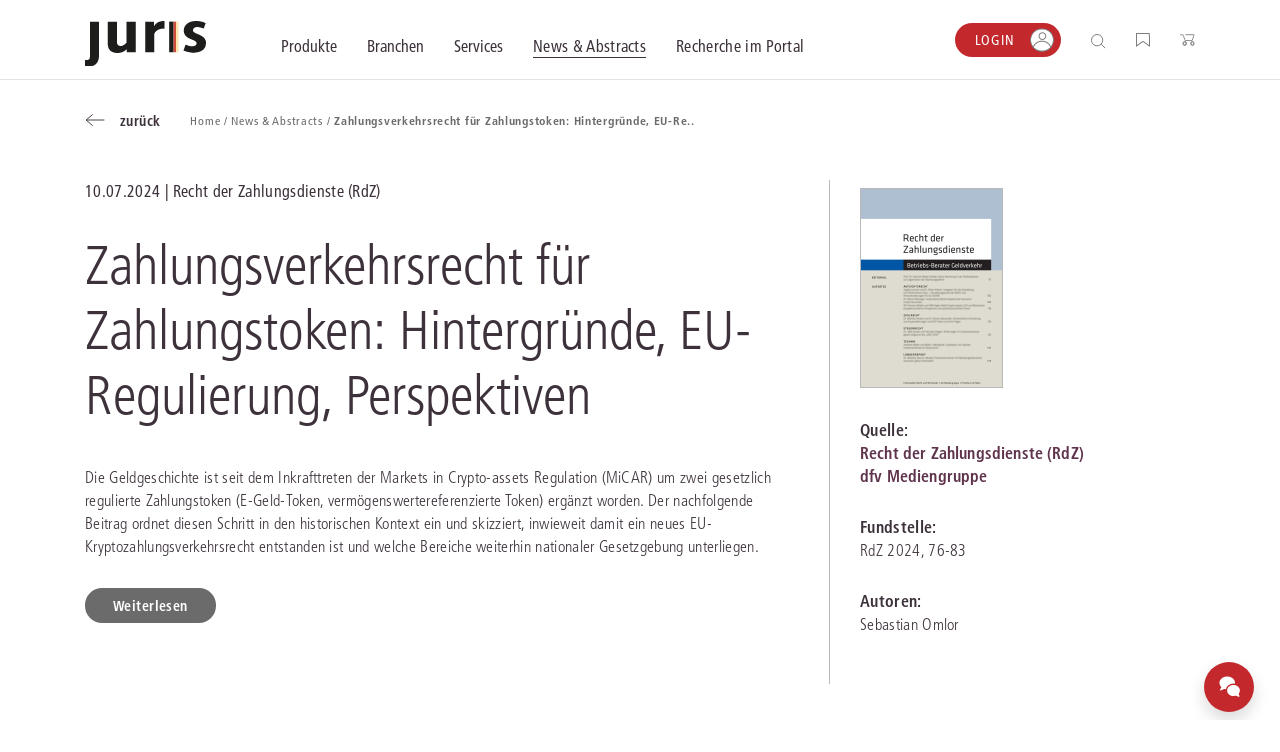

--- FILE ---
content_type: text/css
request_url: http://landesrecht.rlp.juris.de/jportal/nav/css/relaunch2021css/cb.css?v=1641571419197
body_size: 320
content:
/** Anpassungen Cookiebot Start **/
#CybotCookiebotDialogBodyContentText p {
  font-size: 16px !important;
}

#CybotCookiebotDialogBodyContentText h3 {
  font-size: 16px !important;
  font-weight: 600 !important;
}

#CybotCookiebotDialog {
  border: 0 !important;
  border-radius: 0 !important;
}

#CybotCookiebotDialogBodyLevelButtonLevelOptinAllowAll {
  text-transform: uppercase !important;
  background-color: #3d323b !important;
  border-color: #3d323b !important;
  border-radius: 2em !important;
  padding: .5em 1em !important;
  width: auto !important;
}

#CybotCookiebotDialogBodyLevelButtonLevelOptinAllowallSelection {
  border-radius: 2em !important;
  padding: .5em 1em !important;
  border: 1px solid #b8b8b8 !important;
  background-color: transparent !important;
  color: #3d323b !important;
  text-transform: uppercase !important;
  width: auto !important;
}
/** Anpassungen Cookiebot End **/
+ + + + +
* **WHAT YOU WILL DO**
How many of the lines above include the string "border"? Give only the number.

* **TASK OUTPUT**
6